• WHAT YOU ARE ASKED TO DO: Transcribe everything from "In an industry" down to "2015 to 7000." in the passage on ANZ's crisis lending below, word for word.

• TEXT SHOWN:
The second measure was to take immediate action on costs, concentrating on staff, marketing and advertising, rent relief and capital expenditure to reduce the cash burn.
Finally, to ensure they had sufficient liquidity to ride out the crisis, they asked for new facilities even though there was a lot of headroom in their existing arrangements, which were drawn down to an average of 35 per cent.
ANZ set up a credit war room in March as a result of the surge in lending requests.
It stress-tested the 20 industry sectors in its portfolio, undertook thorough due diligence on each loan application, and organised weekly virtual updates for customers on the economic impact of the pandemic. At one of the early meetings, the bank was asked by one customer how it would treat covenant breaches.
The official policy was that traditional measures like debt/EBITDA had little value in the current environment, and ANZ would instead rely on stress testing until conditions sufficiently improved.
But the ramifications for the bank were clear.
In an industry where capital was everything, particularly in a crisis when regulators were hyper-vigilant, the last thing the market wanted to see from any bank was a spike in capital-heavy lending activity.
Against that, ANZ could not afford to spurn the reasonable requests of its hand-picked institutional customers, with Mr Whelan having already culled the list from 27,000 in 2015 to 7000.
“We wanted to reduce the risk intensity and capital intensity in the business, and that’s why we reduced the number of customers,” he said.
“To get our product mix right we invested in payments and markets and we’ll continue that strategy, but we also felt it was the right time to lend to our existing customers and we’ll continue to do that.”
Predictably, the market got spooked when ANZ unveiled its interim result on April 30.
Risk-weighted assets were shown to have surged by $26bn to $207bn.
After currency effects and other adjustments, the increase in actual lending volume was only $10bn, of which $3bn occurred in the first five months of the half-year.
On the upside, margins were elevated because the lending was priced for heightened risk.
However, unlike the prolonged 12 to 18-month period of inflated margins in the financial crisis, they retreated after central banks co-ordinated a rapid injection of liquidity into the financial system.
ANZ was left to explain why it had dished out $7bn in March — an amount normally spread out over 12 months. The reaction of respected UBS bank analyst Jon Mott was typical.
“The significant increase in ANZ’s institutional loan growth and subsequent rise in risk-weighted assets were key surprises of the result,” Mr Mott said.

• COLLECTED MATERIAL:
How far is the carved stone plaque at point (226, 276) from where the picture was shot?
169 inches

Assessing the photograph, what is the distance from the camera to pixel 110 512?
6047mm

• EXERCISE OUTPUT:
In an industry where capital was everything, particularly in a crisis when regulators were hyper-vigilant, the last thing the market wanted to see from any bank was a spike in capital-heavy lending activity.
Against that, ANZ could not afford to spurn the reasonable requests of its hand-picked institutional customers, with Mr Whelan having already culled the list from 27,000 in 2015 to 7000.